### Text
Seeing him in his isolette for the first time was absolutely overwhelming. He was tiny–only 3 lb 14 oz and 15 inches long–and he had the tiniest little cry I’ve ever heard. His leg was as big around as my thumb and his head was the size of a small orange.
The NICU experience is a world unto its own. Though I had four other children, I felt like a first-time mom again because I had no idea what to do or to expect. The monitors and alarms, plus the sheer numbers of medical personnel and the scary unknowns, was almost more than I could handle. And leaving my baby behind in the hospital was emotionally wrenching and one of the most difficult things I have ever done.
Perhaps the most difficult part of having Andrew in the NICU was how absolutely torn I felt no matter where I was. If I was at home being Mommy to my four other children, my mind was on my baby boy in the hospital. If I was at the hospital with Andrew, I was worrying about my other children and hoping for their well being. My heart was literally torn in two.
One evening, as I was preparing to leave the NICU to go home for the night, I was particularly emotional and upset. It had been three or four weeks, and I wanted my baby home. I watched as another family who had come into the NICU after us was saying goodbye to the nurses and taking their baby home. I couldn’t help it–I broke down. I was sick and tired of pumping breastmilk, driving to and from the hospital, and having my family in two places. I was exhausted physically, emotionally and spiritually.
All I could think of to do at that point was to pray. I rocked my little one and bowed my head and prayed to my Heavenly Father. I poured out my soul in that corner of the NICU. I expressed my frustration, my sadness and my worry. As I finished my prayer, I had a thought come clearly into my mind. I knew it wasn’t my thought, that it was directly from above. What I heard was, “When you aren’t here with him, I am.”
I immediately had a calming, peaceful feeling wash over me. It gave me the strength I needed to continue on for the next few weeks, until I could bring Andrew home.
Drew, as we now call him, is a busy, active, “fun-sized” two-year-old with no delays from his early birth. I know his life is an absolute miracle. I also know that the message I received from God in that desperate moment in the NICU continues to be true for Drew and all four of my other children: God is always with them, watching over them, especially when I cannot be.

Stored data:
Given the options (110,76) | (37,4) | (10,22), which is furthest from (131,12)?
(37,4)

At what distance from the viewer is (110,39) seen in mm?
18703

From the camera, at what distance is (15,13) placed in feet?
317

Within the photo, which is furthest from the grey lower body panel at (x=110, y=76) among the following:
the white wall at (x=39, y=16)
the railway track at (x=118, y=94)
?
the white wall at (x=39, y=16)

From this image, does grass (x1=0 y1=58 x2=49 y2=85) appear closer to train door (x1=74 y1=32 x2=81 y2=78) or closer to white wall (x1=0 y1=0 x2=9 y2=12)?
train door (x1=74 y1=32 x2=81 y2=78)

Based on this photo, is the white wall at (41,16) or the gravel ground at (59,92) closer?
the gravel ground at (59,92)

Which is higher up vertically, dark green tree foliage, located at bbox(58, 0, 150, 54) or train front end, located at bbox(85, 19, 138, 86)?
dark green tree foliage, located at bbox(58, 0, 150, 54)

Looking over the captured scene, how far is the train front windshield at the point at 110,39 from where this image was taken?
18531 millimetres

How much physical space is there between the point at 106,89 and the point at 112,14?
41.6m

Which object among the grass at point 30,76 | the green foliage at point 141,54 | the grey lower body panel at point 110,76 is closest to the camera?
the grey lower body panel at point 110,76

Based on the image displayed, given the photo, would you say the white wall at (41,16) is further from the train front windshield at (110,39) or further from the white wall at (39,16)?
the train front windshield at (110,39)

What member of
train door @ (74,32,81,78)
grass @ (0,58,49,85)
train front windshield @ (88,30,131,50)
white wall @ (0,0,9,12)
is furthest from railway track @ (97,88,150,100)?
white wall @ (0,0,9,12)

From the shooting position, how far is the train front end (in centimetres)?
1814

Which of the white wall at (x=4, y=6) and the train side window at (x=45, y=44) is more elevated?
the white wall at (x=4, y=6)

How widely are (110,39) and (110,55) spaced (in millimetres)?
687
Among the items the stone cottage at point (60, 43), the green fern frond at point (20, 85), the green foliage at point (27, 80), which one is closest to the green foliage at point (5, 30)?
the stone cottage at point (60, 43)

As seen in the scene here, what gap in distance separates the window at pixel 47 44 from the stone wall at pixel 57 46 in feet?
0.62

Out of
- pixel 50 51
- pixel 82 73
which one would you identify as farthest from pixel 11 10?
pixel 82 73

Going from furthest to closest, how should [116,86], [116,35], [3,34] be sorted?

### What you will do
Extend the account above of a mother's weeks with her premature son in the NICU, picking up right after its final sentence.

### Response to the exercise
QUESTION: What lessons about parenting and life have you learned in your darkest moments?
CHALLENGE: If you are in the midst of a challenging time, pray for the assurance that God is with your children and with you.
Image Source: Cheryl Cardall
Thank you thank you for this post! My youngest was also born at 32 weeks, it was while we were out of state on vacation. I can so relate to feeling torn between my other two children and my new baby. I remember sitting in the lobby waiting for my ride to pick me up after one of my visit at the NICU (I had a c-section so couldn’t drive) and just watching all the parents and families going home with their babies and just breaking down and crying about how unfair it all felt. Yet, looking back I was also stronger than I think I have ever been and given more peace and comfort knowing that everything would be okay.
My preemie is almost 3 now and as good as can be.
Wow EmmyMom, it is hard enough having a preemie nearby in a hospital but to have them on vacation in a strange place must have been so so difficult! There’s a bond with other preemie Moms. I agree the strength I had was amazing (even though I cried nearly every day when I had to leave him) and so many prayers were answered.
My guy turns 3 this Sunday, I can hardly believe it. I am always so nostalgic during this time of year because I remember everything that happened.
You are amazing, Cheryl! I have thought so for a long time. 🙂 Drew is such a sweetie, and I loved watching him run around this weekend knowing how his life started off. Thanks for sharing!